People use different financial instruments based on their requirements, age, risk-taking capabilities, and level of awareness to achieve their financial goals. Both ULIP (Unit Linked Insurance Plans) and Mutual Funds are one of many profitable investment instruments that help you efficiently. However, there exist some advantages and disadvantages to both financial instruments.
Let’s understand which investment schemes help individual investors to achieve their financial goals.
What is ULIP (Unit Linked Insurance Plans)?
ULIP (Unit Linked Insurance Plans) is an insurance plan that offers dual benefits of investment and life cover. It allows investors to fulfill their long-term goals by accumulating wealth and offers a life cover to protect your loved ones in case of an unfortunate event. One part of the investment in ULIP is considered an insurance premium and another is invested in debt and equity to reap financial benefits.
Different schemes under ULIP
Below table will help you know the broad classification of ULIPs based on various criteria.
|Based On The Type Of Funds||Based On Wealth Creation||Based On The Plan Structure|
What is a Mutual Fund?
A mutual fund is a financial instrument that pools money from various investors which are then invested in different securities such as bonds, stocks, money market instruments, etc. You can invest in mutual funds through the SIP (Systematic Investment Plan) method or the lump sum method depending on your financial plans.

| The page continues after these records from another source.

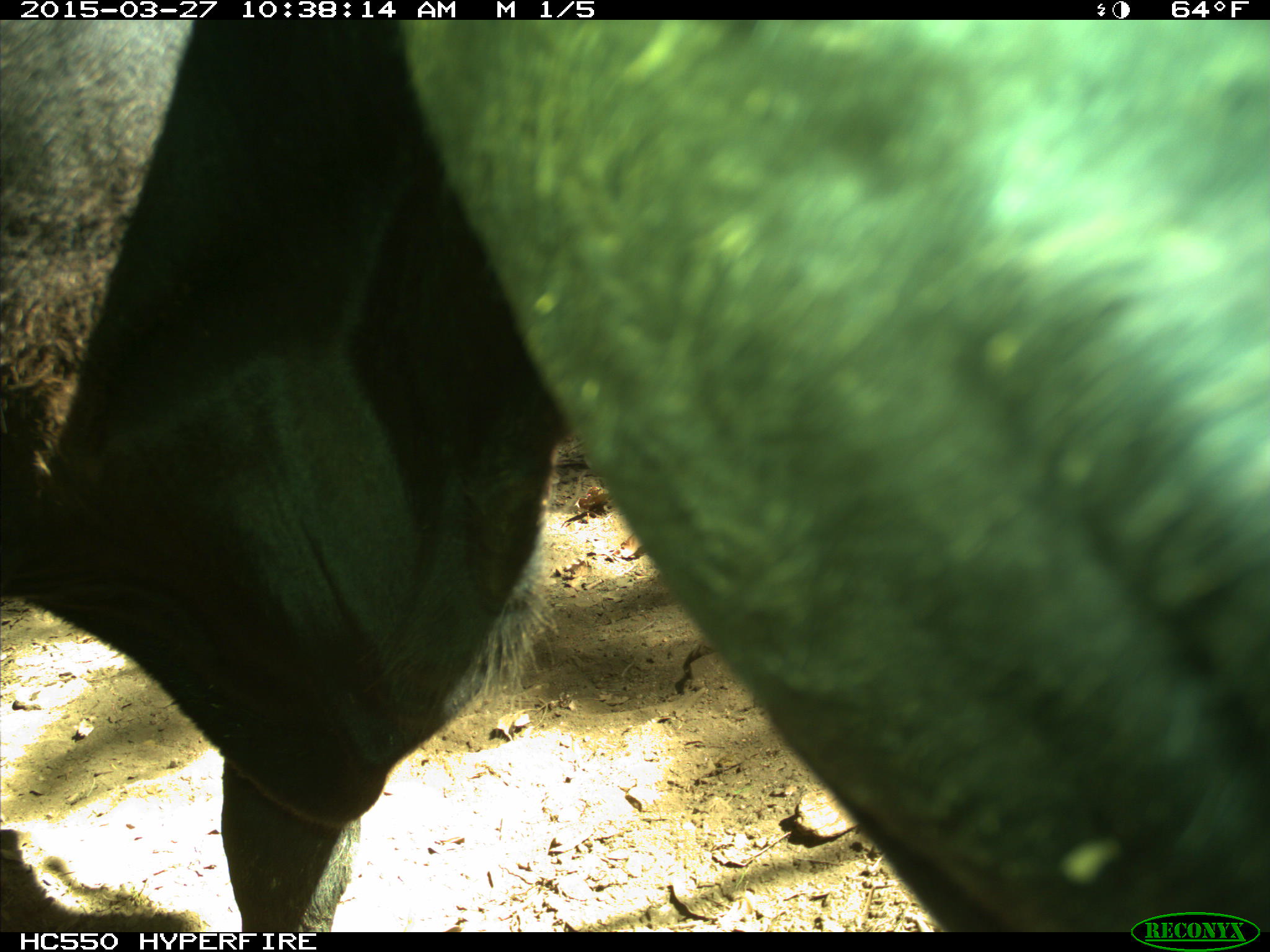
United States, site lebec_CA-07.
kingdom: Animalia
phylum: Chordata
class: Mammalia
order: Artiodactyla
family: Bovidae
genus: Bos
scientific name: Bos taurus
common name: domestic cow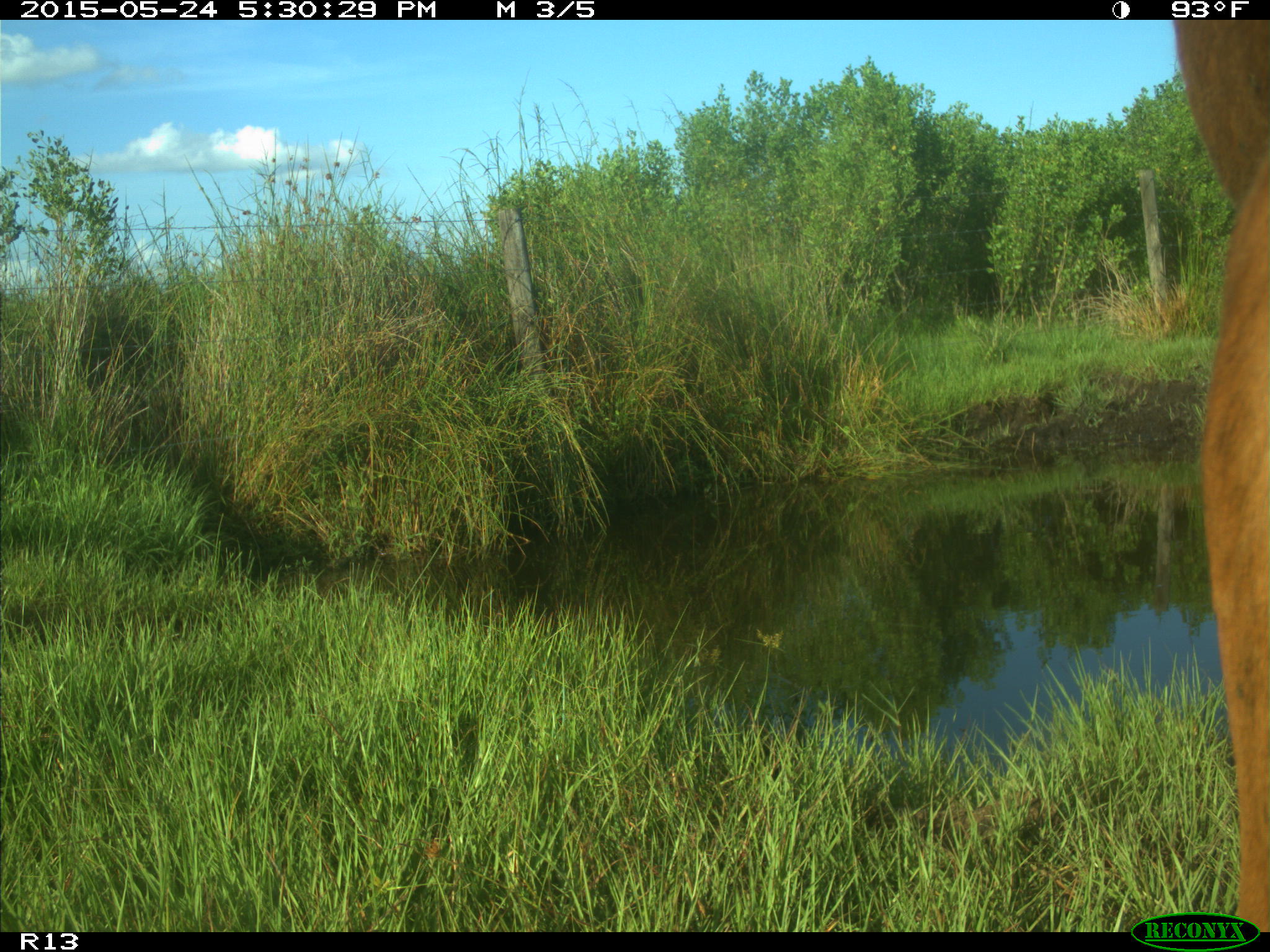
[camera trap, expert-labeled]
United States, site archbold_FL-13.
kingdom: Animalia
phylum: Chordata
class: Mammalia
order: Artiodactyla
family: Bovidae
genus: Bos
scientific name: Bos taurus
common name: domestic cow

Below are the different types of mutual funds based on asset class, investment goal, maturity period, and risk.
|Based on Asset Class||Based on the Investment Goal||Based on the Maturity Period||Based on Risk
Difference between ULIP and mutual fund
Now that you have understood the basic concept of ULIP and mutual fund, it’s time to understand the difference between the two. Before we go on to the differentiation table, Let’s understand how ULIP and mutual funds differ from one another with an example.
Mr. X and Mr. Y invest ₹40000 every month in Unit Linked Insurance Plans and Mutual funds, respectively. A part of Mr. X’s investment of ₹40000 is considered an ‘insurance premium,’ and the remaining part goes towards another financial instrument. With this premium, he gets insurance coverage of ₹4 lakhs in case of an unfortunate event. This way, Mr. X enjoys the benefit of both wealth creation and insurance coverage. On the other hand, Mr. Y can enjoy the benefits of investing in securities; however, he has to buy an additional insurance policy for life cover.
Hope the above example has helped you understand the concept of ULIP and mutual funds. Now, read the below table to learn the difference between the two.
|Unit Linked Insurance Plans||Mutual Fund|
|Objective||Wealth creation and insurance coverage||Wealth creation|
|Policy Term||Long-term||Short-term, medium-term, and long-term – can be chosen based on your financial goals|
|Lock-in Period||5 years||No lock-in period (except for ELSS funds, which have a lock-in period of 3 years)|
|Regulatory Body||Insurance Regulatory and Development Authority (IRDA)||Securities and Exchange Board of India (SEBI)|
|Mortality Charges||Based on age, gender, sum assured, etc.||No mortality charges|
|Taxation||ULIP premiums are tax-deductible up to ₹1.5 lakh per annum according to Section 80C of the Income Tax Act, and the maturity amount is also tax-free under Section 10 (10D) of the Income Tax Act, 1961||Mutual funds are not tax-deductible unless they fall under Equity Linked Savings Scheme (ELSS)|
|Range of Investment Options||Only standard equity and debt variants||Equities, bonds, gold, commodities, international equities, and specific sectors or themes|
|Other Expenses||Include premium allocation charges, administration charges, fund management fees, and mortality charges||Asset management company applies entry and exit charges|
|Risk Cover||The sudden demise of policyholder offers compensation to their family||Doesn’t cover the risk as it is meant for wealth creation|
|Liquidity||Less liquid as the lock-in period is more||More liquidity compared to ULIP|
When should you consider ULIP or a mutual fund?
|Choose ULIP when you want either or all of the below things||Choose mutual fund when you want either or all of the below things|
|To enjoy triple benefits like wealth creation, insurance coverage, and taxation benefits||To accumulate wealth|
|To avail multiple purposes such as accident coverage, retirement planning, or securing a child’s future||To avail multiple purposes like diversification of portfolios, liquidity, and high returns with risk|
|To employ multiple investment strategies under a single platform for different goals||To achieve your goal with a focused single investment strategy|
|To get assured sum at the untimely demise of policyholder||To offer mutul fund amount to beneficiary|
Investing in any financial instrument depends on the investor’s financial needs and purposes. Therefore, you should pick the one that best suits your needs. However, you must know that both Unit Linked Insurance Plans and Mutual Funds have their pros and cons. If you wish to enjoy multiple benefits under a single platform, tax benefits, and insurance coverage, ULIP is the better choice. In case, you already hold insurance coverage, mutual fund can be considered a good investment option. However, you must consider the following things before making any investment decision – market research, due diligence, duration of investment, and risk assessment.